TASK GOAL: Repeat the full listing, word for word.

DATA PROVIDED:
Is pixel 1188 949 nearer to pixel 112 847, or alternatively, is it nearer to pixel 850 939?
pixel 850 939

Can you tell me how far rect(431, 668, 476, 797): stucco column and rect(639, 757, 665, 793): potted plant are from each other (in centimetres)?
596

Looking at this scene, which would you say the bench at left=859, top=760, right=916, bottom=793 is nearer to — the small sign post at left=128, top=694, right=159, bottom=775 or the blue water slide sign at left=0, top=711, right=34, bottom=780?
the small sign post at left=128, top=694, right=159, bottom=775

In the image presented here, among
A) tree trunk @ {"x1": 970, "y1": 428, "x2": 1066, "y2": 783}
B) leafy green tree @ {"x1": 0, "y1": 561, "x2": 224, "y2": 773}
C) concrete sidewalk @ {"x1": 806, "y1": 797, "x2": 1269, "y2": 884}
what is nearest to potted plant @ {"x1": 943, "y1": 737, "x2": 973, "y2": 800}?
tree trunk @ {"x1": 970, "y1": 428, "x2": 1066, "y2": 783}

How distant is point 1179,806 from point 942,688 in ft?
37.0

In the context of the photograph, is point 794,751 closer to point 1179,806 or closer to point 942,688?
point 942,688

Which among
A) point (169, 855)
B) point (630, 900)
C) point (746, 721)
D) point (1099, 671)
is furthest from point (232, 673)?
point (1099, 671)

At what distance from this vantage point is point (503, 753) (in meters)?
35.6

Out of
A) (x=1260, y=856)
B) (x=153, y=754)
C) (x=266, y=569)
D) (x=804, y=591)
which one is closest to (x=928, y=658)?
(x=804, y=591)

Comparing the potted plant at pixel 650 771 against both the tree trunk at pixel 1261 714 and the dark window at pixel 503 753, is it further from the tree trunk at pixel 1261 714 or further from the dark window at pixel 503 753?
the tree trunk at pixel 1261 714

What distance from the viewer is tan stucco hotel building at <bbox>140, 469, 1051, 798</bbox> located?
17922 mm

CORRECT OUTPUT:
Is pixel 1188 949 nearer to pixel 112 847, or alternatively, is it nearer to pixel 850 939?
pixel 850 939

Can you tell me how far rect(431, 668, 476, 797): stucco column and rect(639, 757, 665, 793): potted plant are from each other (in centimetres)?
596

Looking at this scene, which would you say the bench at left=859, top=760, right=916, bottom=793 is nearer to — the small sign post at left=128, top=694, right=159, bottom=775 or the blue water slide sign at left=0, top=711, right=34, bottom=780?
the small sign post at left=128, top=694, right=159, bottom=775

In the image presented here, among
A) tree trunk @ {"x1": 970, "y1": 428, "x2": 1066, "y2": 783}
B) leafy green tree @ {"x1": 0, "y1": 561, "x2": 224, "y2": 773}
C) concrete sidewalk @ {"x1": 806, "y1": 797, "x2": 1269, "y2": 884}
what is nearest to potted plant @ {"x1": 943, "y1": 737, "x2": 973, "y2": 800}?
tree trunk @ {"x1": 970, "y1": 428, "x2": 1066, "y2": 783}

How distant is point 1179,806 from point 942,688 in ft?
37.0

In the context of the photograph, is point 794,751 closer to point 1179,806 or closer to point 942,688?
point 942,688

Which among
A) point (169, 855)
B) point (630, 900)
C) point (746, 721)
D) point (1099, 671)
is furthest from point (232, 673)?
point (1099, 671)

At what distance from this vantage point is point (503, 753) (in meters)?
35.6

Out of
A) (x=1260, y=856)
B) (x=153, y=754)
C) (x=266, y=569)
D) (x=804, y=591)
which one is closest to (x=928, y=658)?
(x=804, y=591)

Comparing the potted plant at pixel 650 771 against both the tree trunk at pixel 1261 714 and the dark window at pixel 503 753, is it further from the tree trunk at pixel 1261 714 or further from the dark window at pixel 503 753?
the tree trunk at pixel 1261 714

What distance from the viewer is tan stucco hotel building at <bbox>140, 469, 1051, 798</bbox> located?
17922 mm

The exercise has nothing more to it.